**Texto para leitura:**
_____

Em Gênesis 1:1 está escrito: “No princípio Deus…” nessa porção de versículo nós temos contato com muitas verdades importantes: 1. Deus é eterno e já existia antes de qualquer outra coisa; 2. Deus estava satisfeito em Sua própria presença; 3. Deus transbordava de amor entre suas 3 pessoas ( Pai, Filho e Espírito Santo); 4. Deus não precisava de mais nada, mas mesmo assim decidiu transbordar esse amor em uma coisa que ele chamou de criação.

A partir daí vocês já sabem, Deus criou o homem, Deus se relacionou com o homem, o homem pecou e Deus não pôde mais continuar esse relacionamento, porque Deus não se relaciona com o pecado, Deus odeia o pecado. Nesse momento, em Gênesis 3:15, Deus faz a promessa que vai perpetuar por todo o AT (um filho da mulher que pisará na cabeça da serpente, e ela lhe ferirá o calcanhar) e essa promessa vai sendo revelada de forma gradativa, e por pelo menos 4000 anos (de uma perspectiva conservadora) todos estavam esperando por essa promessa. E se não bastasse isso, existia um silêncio ensurdecedor de 400 anos em que Deus não falou ao seu povo por meio de profetas. Precisamos entender que os “outros” não estavam sendo céticos, “Ah, tragam esse tal de Jesus e deixem que ele nos prove que é o messias”. NÃO. Os “outros” só estavam com a expectativa errada. Diante disso, a dúvida que pairava no coração de todos, era plausível, porque eles ainda esperavam a guerra contra os romanos, eles esperavam a conquista da liberdade pela espada através do messias salvador e libertador de um povo que estava em um cativeiro real, humano, mundano. Todos estavam esperando ser libertos pela força da própria espada, todos queriam lutar pela sua própria salvação, ao lado do rei messias.

_____

**Material apresentado:**
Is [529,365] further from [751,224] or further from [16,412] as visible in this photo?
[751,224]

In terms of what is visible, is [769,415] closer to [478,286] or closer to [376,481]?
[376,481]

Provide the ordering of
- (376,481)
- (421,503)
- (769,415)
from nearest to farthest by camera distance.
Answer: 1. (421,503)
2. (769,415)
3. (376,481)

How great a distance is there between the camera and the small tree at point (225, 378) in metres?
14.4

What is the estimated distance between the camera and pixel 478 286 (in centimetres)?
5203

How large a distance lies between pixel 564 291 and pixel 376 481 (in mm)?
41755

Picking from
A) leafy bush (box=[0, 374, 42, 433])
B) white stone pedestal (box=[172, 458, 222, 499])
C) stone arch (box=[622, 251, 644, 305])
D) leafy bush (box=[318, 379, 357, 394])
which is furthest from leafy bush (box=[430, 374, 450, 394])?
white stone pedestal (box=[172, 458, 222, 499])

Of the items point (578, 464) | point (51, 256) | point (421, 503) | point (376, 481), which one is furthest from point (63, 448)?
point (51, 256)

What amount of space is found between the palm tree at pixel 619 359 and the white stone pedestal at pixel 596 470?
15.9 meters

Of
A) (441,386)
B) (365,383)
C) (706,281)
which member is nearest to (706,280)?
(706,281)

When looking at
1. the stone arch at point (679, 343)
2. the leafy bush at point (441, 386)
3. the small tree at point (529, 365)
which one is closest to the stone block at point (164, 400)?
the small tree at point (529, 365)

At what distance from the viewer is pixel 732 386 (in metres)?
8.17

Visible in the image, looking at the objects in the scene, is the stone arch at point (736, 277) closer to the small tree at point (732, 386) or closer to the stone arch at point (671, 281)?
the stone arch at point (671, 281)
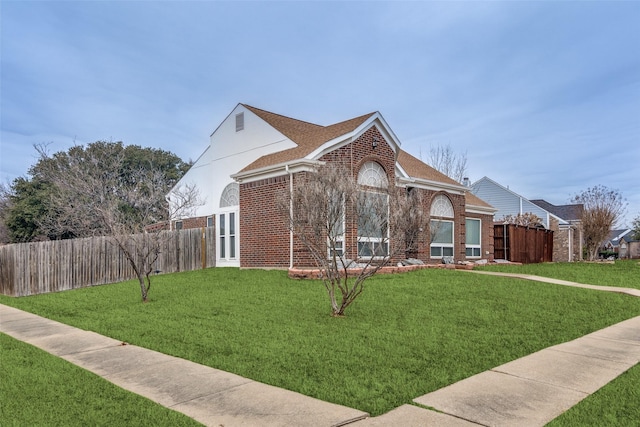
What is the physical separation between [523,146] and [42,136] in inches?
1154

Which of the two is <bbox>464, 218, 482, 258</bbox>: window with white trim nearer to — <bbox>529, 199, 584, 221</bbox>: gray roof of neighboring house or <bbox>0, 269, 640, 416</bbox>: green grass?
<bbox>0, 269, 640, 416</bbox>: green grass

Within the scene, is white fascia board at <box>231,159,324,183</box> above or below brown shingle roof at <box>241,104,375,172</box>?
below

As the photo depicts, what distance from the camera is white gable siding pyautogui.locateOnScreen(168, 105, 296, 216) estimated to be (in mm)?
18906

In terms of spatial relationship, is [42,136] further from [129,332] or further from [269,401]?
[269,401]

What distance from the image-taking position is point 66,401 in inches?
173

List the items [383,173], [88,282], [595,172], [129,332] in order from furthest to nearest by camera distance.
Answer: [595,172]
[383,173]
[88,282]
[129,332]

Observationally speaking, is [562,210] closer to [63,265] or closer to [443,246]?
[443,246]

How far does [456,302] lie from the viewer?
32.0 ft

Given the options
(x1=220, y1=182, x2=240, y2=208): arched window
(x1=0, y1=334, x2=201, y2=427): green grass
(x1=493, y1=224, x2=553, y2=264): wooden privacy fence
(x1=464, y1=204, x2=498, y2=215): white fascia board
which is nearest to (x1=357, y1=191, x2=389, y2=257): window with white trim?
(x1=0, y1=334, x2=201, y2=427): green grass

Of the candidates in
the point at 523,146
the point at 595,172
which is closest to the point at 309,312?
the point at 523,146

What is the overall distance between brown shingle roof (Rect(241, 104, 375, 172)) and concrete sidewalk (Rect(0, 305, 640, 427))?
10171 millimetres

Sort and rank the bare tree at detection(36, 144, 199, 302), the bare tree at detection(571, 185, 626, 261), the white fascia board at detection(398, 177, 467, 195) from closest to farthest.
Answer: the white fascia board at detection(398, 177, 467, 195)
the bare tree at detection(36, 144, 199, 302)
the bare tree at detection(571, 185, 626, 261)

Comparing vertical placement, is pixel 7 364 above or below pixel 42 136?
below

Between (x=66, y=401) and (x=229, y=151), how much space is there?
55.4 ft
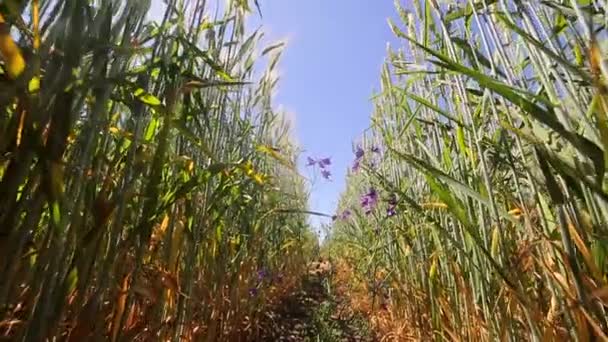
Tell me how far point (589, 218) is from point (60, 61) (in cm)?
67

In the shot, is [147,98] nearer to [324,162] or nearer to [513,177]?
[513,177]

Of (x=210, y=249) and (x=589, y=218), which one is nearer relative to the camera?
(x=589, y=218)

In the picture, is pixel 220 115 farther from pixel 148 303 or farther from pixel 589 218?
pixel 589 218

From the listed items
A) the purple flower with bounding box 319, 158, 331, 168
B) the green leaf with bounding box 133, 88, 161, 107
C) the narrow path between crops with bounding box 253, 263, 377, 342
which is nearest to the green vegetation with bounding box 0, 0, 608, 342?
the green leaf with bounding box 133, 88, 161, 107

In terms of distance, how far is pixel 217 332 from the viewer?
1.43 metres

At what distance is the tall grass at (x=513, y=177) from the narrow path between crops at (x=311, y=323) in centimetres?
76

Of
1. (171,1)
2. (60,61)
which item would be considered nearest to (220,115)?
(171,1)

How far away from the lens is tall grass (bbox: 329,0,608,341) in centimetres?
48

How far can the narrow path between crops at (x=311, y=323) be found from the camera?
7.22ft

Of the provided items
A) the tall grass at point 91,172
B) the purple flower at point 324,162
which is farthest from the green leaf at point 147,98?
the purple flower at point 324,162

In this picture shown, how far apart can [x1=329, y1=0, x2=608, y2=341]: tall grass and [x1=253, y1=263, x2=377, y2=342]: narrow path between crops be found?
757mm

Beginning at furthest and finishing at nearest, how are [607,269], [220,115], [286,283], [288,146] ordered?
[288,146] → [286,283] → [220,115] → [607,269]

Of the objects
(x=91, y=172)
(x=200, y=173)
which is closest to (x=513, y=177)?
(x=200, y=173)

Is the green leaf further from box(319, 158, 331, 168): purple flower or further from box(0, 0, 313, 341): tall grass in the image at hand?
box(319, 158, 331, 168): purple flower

_____

**A fazer:**
a) Responda às perguntas abaixo com base no texto sobre Gênesis.
(i) Quais são as três pessoas de Deus citadas no texto?
(ii) Em que versículo Deus faz a promessa que vai perpetuar por todo o AT?
(iii) Quantos anos durou o silêncio em que Deus não falou ao seu povo por meio de profetas?
b) Redigite, sem alterar nada, o trecho do texto sobre Gênesis que abre com as palavras "Em Gênesis 1:1" e fecha com "chamou de criação.".

**Resultados do exercício:**
a)
(i) Pai, Filho e Espírito Santo.
(ii) Em Gênesis 3:15.
(iii) 400 anos.

b)
Em Gênesis 1:1 está escrito: “No princípio Deus…” nessa porção de versículo nós temos contato com muitas verdades importantes: 1. Deus é eterno e já existia antes de qualquer outra coisa; 2. Deus estava satisfeito em Sua própria presença; 3. Deus transbordava de amor entre suas 3 pessoas ( Pai, Filho e Espírito Santo); 4. Deus não precisava de mais nada, mas mesmo assim decidiu transbordar esse amor em uma coisa que ele chamou de criação.